== Records to process
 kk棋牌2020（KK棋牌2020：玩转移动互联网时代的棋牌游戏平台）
====
== Records to process
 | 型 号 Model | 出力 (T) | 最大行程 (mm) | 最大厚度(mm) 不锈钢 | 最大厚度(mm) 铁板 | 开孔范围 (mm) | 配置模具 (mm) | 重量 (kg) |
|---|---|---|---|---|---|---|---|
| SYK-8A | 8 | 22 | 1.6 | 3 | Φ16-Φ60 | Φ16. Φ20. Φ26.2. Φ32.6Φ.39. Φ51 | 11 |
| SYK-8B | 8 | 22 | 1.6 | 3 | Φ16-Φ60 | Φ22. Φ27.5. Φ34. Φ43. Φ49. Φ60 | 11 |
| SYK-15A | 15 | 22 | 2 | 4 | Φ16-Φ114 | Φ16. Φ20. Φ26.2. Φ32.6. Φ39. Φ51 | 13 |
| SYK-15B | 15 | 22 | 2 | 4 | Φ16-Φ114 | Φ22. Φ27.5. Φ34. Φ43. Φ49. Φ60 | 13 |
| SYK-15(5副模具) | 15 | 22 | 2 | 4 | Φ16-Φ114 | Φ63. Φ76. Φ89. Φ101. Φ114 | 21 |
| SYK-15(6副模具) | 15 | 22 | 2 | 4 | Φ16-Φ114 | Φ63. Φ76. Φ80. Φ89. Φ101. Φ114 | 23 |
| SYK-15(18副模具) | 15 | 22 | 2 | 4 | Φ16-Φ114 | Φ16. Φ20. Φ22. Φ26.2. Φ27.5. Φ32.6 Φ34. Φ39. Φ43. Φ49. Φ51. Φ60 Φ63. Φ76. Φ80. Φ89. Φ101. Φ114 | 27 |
====
== Records to process
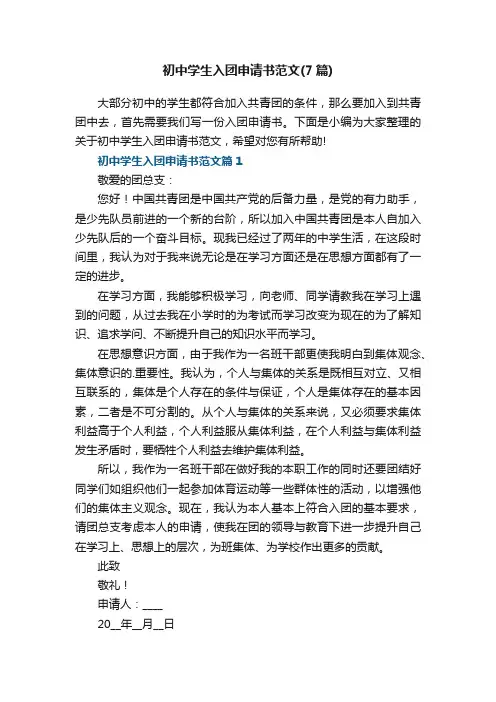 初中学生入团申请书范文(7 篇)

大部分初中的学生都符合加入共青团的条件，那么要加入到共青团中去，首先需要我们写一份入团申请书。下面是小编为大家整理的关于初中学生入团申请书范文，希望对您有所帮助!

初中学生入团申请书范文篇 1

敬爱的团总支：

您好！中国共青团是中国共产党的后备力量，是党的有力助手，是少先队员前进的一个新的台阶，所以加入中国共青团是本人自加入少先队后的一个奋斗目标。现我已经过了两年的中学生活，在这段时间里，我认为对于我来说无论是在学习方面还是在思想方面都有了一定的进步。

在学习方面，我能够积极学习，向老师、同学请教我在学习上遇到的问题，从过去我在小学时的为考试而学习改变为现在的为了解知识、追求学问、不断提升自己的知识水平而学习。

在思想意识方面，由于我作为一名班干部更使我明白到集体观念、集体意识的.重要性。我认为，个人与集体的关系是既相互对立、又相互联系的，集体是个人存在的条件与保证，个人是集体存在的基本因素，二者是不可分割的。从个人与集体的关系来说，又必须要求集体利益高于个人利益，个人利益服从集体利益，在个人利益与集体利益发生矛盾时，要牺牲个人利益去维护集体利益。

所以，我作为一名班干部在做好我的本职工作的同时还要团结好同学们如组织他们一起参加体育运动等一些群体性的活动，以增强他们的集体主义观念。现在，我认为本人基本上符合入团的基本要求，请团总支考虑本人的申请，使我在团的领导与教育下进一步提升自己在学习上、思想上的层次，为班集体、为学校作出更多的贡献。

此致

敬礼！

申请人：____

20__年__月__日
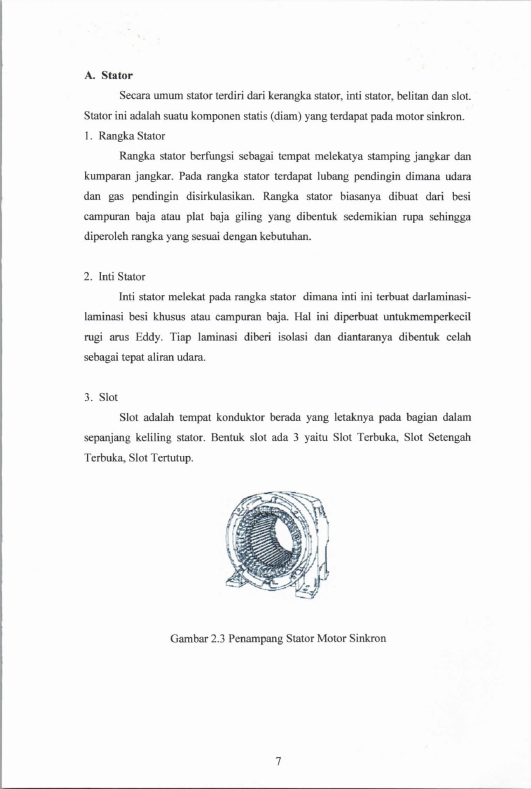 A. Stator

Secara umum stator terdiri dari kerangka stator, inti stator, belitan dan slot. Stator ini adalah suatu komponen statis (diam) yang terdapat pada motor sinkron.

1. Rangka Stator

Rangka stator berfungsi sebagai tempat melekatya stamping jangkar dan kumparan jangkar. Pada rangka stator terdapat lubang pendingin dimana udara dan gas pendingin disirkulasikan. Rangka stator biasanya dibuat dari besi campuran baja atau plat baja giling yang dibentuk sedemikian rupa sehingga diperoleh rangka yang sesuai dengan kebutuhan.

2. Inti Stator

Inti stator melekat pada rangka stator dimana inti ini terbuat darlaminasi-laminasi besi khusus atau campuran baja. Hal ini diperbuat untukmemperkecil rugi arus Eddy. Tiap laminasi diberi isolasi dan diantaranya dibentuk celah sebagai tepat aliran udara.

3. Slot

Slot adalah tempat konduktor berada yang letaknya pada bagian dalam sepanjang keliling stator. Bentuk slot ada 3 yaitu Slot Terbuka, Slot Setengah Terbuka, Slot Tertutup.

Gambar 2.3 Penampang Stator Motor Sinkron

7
====
Return from the data every line that holds "yang".

Secara umum stator terdiri dari kerangka stator, inti stator, belitan dan slot. Stator ini adalah suatu komponen statis (diam) yang terdapat pada motor sinkron.
Rangka stator berfungsi sebagai tempat melekatya stamping jangkar dan kumparan jangkar. Pada rangka stator terdapat lubang pendingin dimana udara dan gas pendingin disirkulasikan. Rangka stator biasanya dibuat dari besi campuran baja atau plat baja giling yang dibentuk sedemikian rupa sehingga diperoleh rangka yang sesuai dengan kebutuhan.
Slot adalah tempat konduktor berada yang letaknya pada bagian dalam sepanjang keliling stator. Bentuk slot ada 3 yaitu Slot Terbuka, Slot Setengah Terbuka, Slot Tertutup.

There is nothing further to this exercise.